Agenda item

REGENERATION STOCKTAKE

Minutes:

The Director of Regeneration and Place presented his report on the breadth of the Council’s regeneration programme for about the next 4 years, which was one of the largest such programmes in the country. New staff had been appointed to drive forward the programme. The Wirral Growth Company, a partnership between the Council and Muse Developments, had begun the programme in March 2019. The Government’s Housing Infrastructure Fund provided £6 million which started the housing developments in the previous industrial areas in Nov 2019 as part of a ‘brownfield first’ strategy. Extra funding, including the Future High Street Fund, helped drive the regeneration agenda and enabled possibilities for regeneration where Council funding alone would be insufficient, including removing the flyovers to the South of Birkenhead. In total in 2021 £88.71 million funding had been secured for over 130 projects, and additional funding of £130 million had been applied for. There were challenges from increasing costs of all materials, the expectations of sustainable development including the developing guidance and the changing property market following the Covid-19 pandemic.

 

It was intended that the physical development would enable communities to connect and develop themselves and improve quality of life, community cohesion and the environment, with low carbon developments and housing where active and public transport was encouraged. 

 

Councillor Hodson raised concerns regarding the LGA Planning Peer Review Update report, produced in July 2020 and referred to in the presentation slides, and read out passages from it, which included the statement that “There appears to be a lack of support from Legal Services which has the potential to de-rail the growth agenda. The investors and partners describe … the attitude, tone and approach of the Council’s Legal Service is combative and inefficient”.

 

The Director of Law and Governance, in answer to Members’ concerns, explained that the comments in the report about legal services being a potential risk to the progress of the projects had been accepted and acted upon as later presented to Members. This had included the implementation of investment and a restructure going through at the time, including the appointment of a Lead Principal Lawyer who is the advisor to the Committee normally present plus a programme the ongoing training of post-graduates to develop the in-house expertise and capability. There had been commissioned a review of the service conducted by external advisors over the summer of 2020. This had led to a procurement exercise to appoint a strategic legal partner for the regeneration portfolio of legal work. This had recently been completed with the appointment of Trowers and Hamlins. There remained, however, a recruitment issue within the Planning and Property Law Team which was operating at 60% vacancy levels, which had proved difficult to overcome despite HR recruitment best efforts over the intervening months and resulted in additional costs as expertise was purchased.

 

Councillor Tony Jones suggested having a standing item on future agendas to note the progress of legal services improvement plan.

 

Councillor Dave Mitchell requested a report to a future meeting on the ability to bring to the Chair and Spokespersons attention major issues that could cause a bottleneck could be progressed outside of the Committee cycle to see how Members could assist.

 

Councillor Andrew Hodson proposed an addition to the recommendations as a proposal, which was to refer inform the Audit and Risk Management Committee of the risk of legal services holding up the development programme.

 

This was seconded by Councillor Tony Jones.

 

Councillors then asked questions of the presentation and programme which established:

·  That a summary of the presentation, and a briefing note on the new methods of sustainable construction being used, would be sent to all Members of the Council.

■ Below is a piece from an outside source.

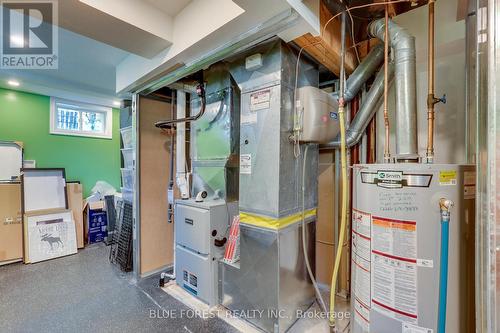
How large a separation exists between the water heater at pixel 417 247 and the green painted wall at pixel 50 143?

·  The highest environmental standards were used in the design of office buildings and housing.

·  Expertise and services are shared amongst the Liverpool City Region.

·  Future reports on the programme could note the issues which could potentially derail progress.

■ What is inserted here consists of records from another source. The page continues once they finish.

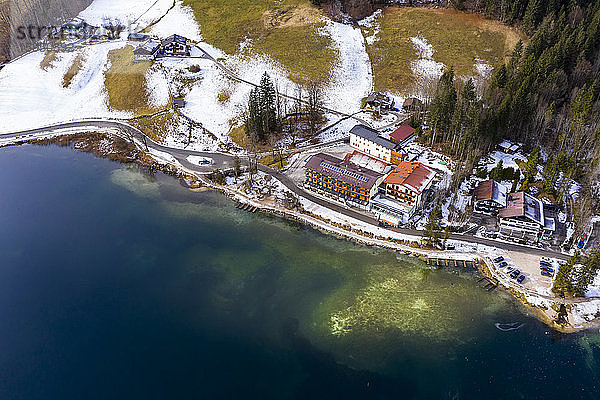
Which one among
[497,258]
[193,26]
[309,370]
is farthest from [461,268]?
[193,26]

·  The proposed Maritime Knowledge Hub was intended as a resource an innovation site for the development of the maritime industry, including its decarbonisation.

 

Councillor Tony Jones moved the recommendations together with the additional referral.

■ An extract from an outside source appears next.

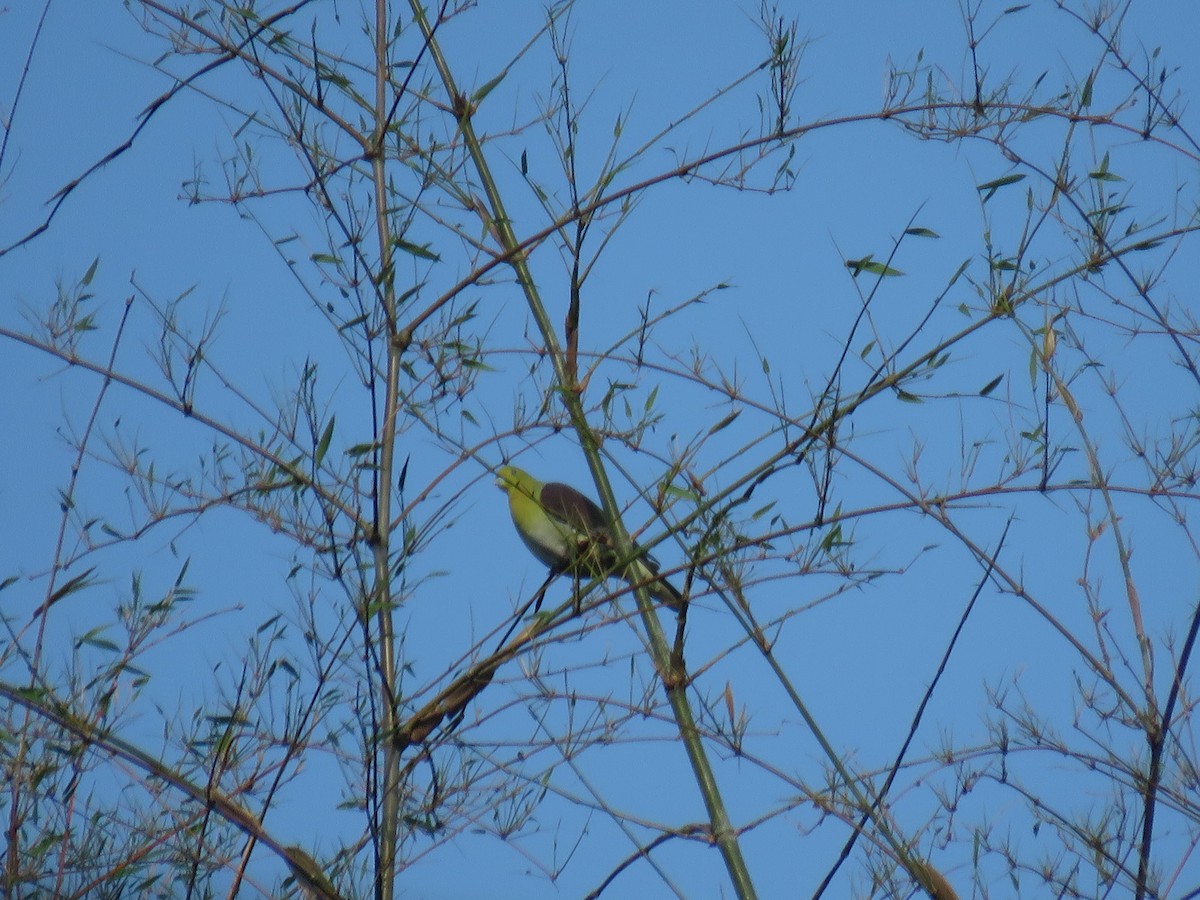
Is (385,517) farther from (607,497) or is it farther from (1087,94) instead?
(1087,94)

These were seconded by Councillor Jerry Williams.

 

Resolved – That:

 

(1)  the transformation and progress made in Wirral’s regeneration to date and the next steps be noted; and

 

(2)  whilst we consider the Council’s legal department to be a risk with regard to the comments made with regard to derailing the regeneration programme, this should be passed to the Audit and Risk Management Committee for continued scrutiny whilst this is still a risk to the Council.